Explanation: ### Explanation **1. Why the Correct Answer is Right:** The clinical presentation of a young adult with a subacute onset of nonproductive cough, fever, and constitutional symptoms (malaise) is classic for **Atypical Pneumonia**. The presence of **elevated cold agglutinin titers** (IgM antibodies that agglutinate RBCs at low temperatures) is a highly specific diagnostic clue for ***Mycoplasma pneumoniae***. Radiographically, atypical pneumonias typically present as **interstitial infiltrates** or "platelike" atelectasis rather than dense lobar consolidation [1]. *M. pneumoniae* is the most common cause of community-acquired pneumonia in school-aged children and young adults. **2. Why the Incorrect Options are Wrong:** * **Option A:** *S. pneumoniae* causes typical bacterial pneumonia, characterized by an acute onset, high fever, productive cough (rusty sputum), and **lobar consolidation** on X-ray [1]. It is not associated with cold agglutinins. * **Option B:** Hospital-acquired pneumonia (HAP) occurs ≥48 hours after admission.
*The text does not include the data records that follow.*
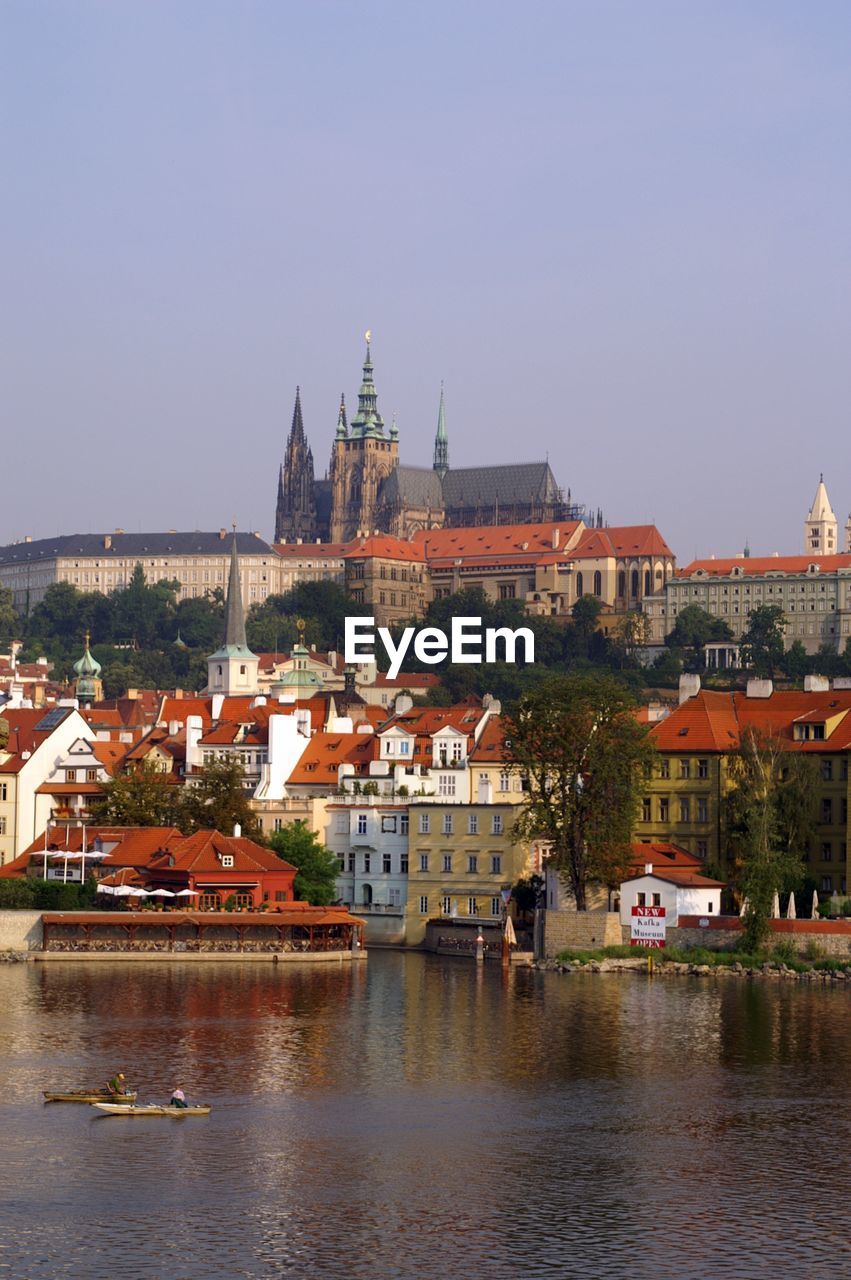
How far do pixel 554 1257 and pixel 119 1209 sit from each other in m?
8.18

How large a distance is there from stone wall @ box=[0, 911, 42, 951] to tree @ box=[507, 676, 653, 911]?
17102 mm

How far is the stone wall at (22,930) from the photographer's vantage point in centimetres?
8488

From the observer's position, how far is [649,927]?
8575 centimetres

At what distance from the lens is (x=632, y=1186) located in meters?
49.1

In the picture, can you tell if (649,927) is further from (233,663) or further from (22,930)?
(233,663)

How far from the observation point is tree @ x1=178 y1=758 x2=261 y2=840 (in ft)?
312

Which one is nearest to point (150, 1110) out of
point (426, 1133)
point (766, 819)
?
point (426, 1133)

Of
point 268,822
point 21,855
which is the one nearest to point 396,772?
point 268,822

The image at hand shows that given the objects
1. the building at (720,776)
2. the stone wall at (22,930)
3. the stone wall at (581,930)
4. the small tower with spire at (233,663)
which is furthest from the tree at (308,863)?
the small tower with spire at (233,663)

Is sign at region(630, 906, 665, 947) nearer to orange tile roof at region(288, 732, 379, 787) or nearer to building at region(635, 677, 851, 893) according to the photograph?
building at region(635, 677, 851, 893)

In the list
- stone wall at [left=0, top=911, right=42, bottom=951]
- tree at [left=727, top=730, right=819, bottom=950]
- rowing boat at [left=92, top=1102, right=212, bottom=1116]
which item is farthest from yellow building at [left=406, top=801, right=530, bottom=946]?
rowing boat at [left=92, top=1102, right=212, bottom=1116]

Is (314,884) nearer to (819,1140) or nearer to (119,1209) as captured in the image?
(819,1140)

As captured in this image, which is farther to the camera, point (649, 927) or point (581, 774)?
point (581, 774)

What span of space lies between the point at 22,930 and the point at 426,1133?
3465 cm
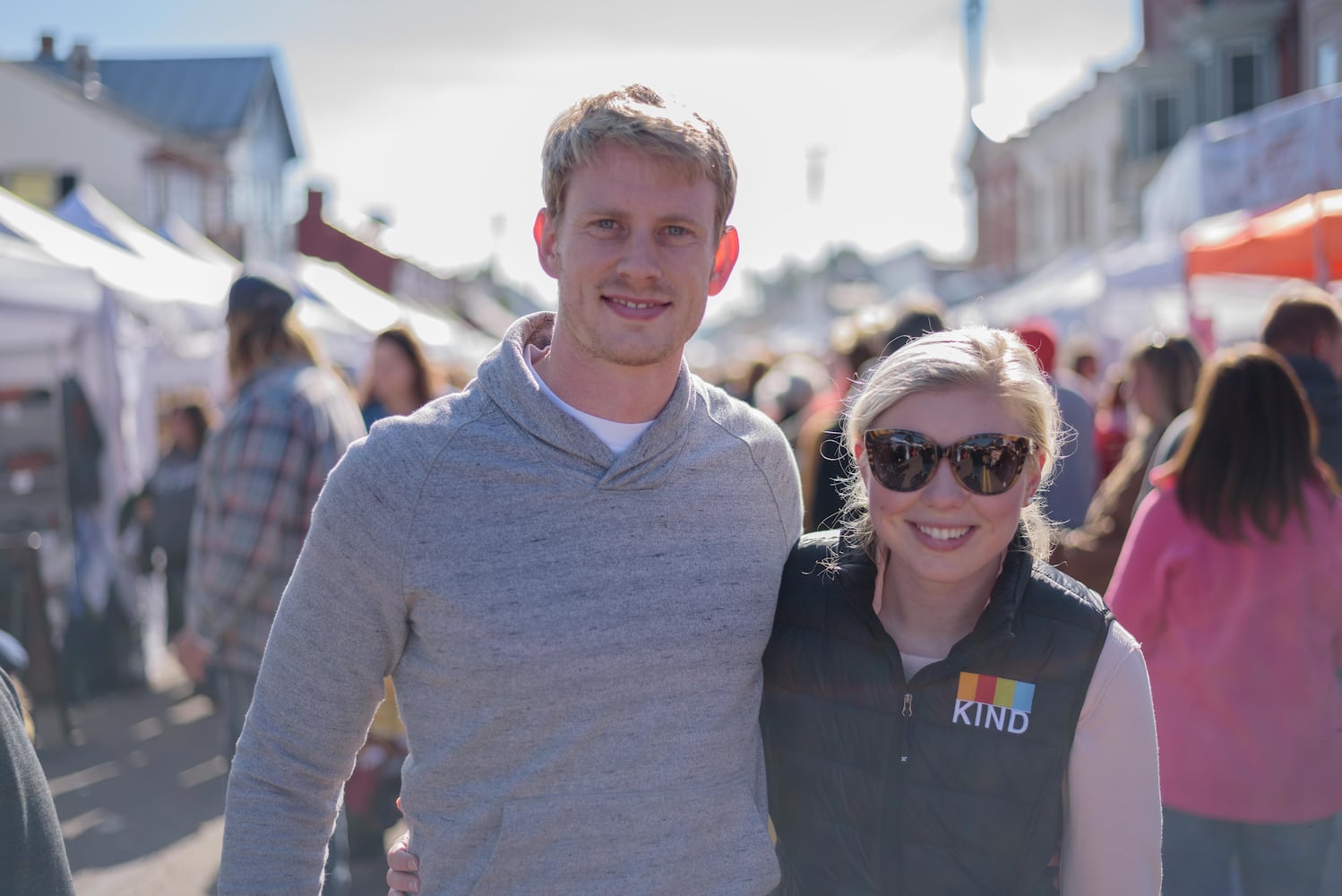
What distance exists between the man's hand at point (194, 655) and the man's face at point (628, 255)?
251 centimetres

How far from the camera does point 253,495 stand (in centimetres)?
386

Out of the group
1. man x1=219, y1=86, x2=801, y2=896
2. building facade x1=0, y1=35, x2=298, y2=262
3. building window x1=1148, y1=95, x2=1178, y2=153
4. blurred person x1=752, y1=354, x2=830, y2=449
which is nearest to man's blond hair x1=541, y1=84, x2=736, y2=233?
man x1=219, y1=86, x2=801, y2=896

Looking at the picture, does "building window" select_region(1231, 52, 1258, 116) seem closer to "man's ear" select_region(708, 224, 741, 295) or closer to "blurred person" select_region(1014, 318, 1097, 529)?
"blurred person" select_region(1014, 318, 1097, 529)

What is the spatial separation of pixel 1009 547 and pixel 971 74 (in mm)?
26849

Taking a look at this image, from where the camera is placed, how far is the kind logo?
1878mm

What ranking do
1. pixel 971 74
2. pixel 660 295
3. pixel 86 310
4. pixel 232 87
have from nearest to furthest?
pixel 660 295 < pixel 86 310 < pixel 971 74 < pixel 232 87

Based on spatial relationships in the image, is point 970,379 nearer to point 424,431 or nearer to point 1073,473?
point 424,431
This patient’s presentation is community-acquired. *P. aeruginosa* typically affects patients with structural lung disease (e.g., cystic fibrosis) or those on ventilators [1]. * **Option D:** *Pneumocystis jirovecii* (PJP) presents with progressive dyspnea and dry cough, but it is almost exclusively seen in **immunocompromised** patients (e.g., HIV/AIDS with CD4 <200). While it shows interstitial patterns, it does not trigger cold agglutinins. **3. NEET-PG High-Yield Pearls:** * **"Walking Pneumonia":** A clinical term for *Mycoplasma* because patients often appear less ill than their radiographs suggest. * **Extrapulmonary Manifestations of *Mycoplasma*:** Bullous myringitis (ear pain), Stevens-Johnson Syndrome, hemolytic anemia (due to cold agglutinins), and meningoencephalitis. * **Treatment of Choice:** Macrolides (Azithromycin) or Tetracyclines (Doxycycline), as *Mycoplasma* lacks a cell wall and is resistant to Beta-lactams. * **Radiology:** "Dissociation between clinical signs and radiological findings" is a hallmark of atypical pneumonia.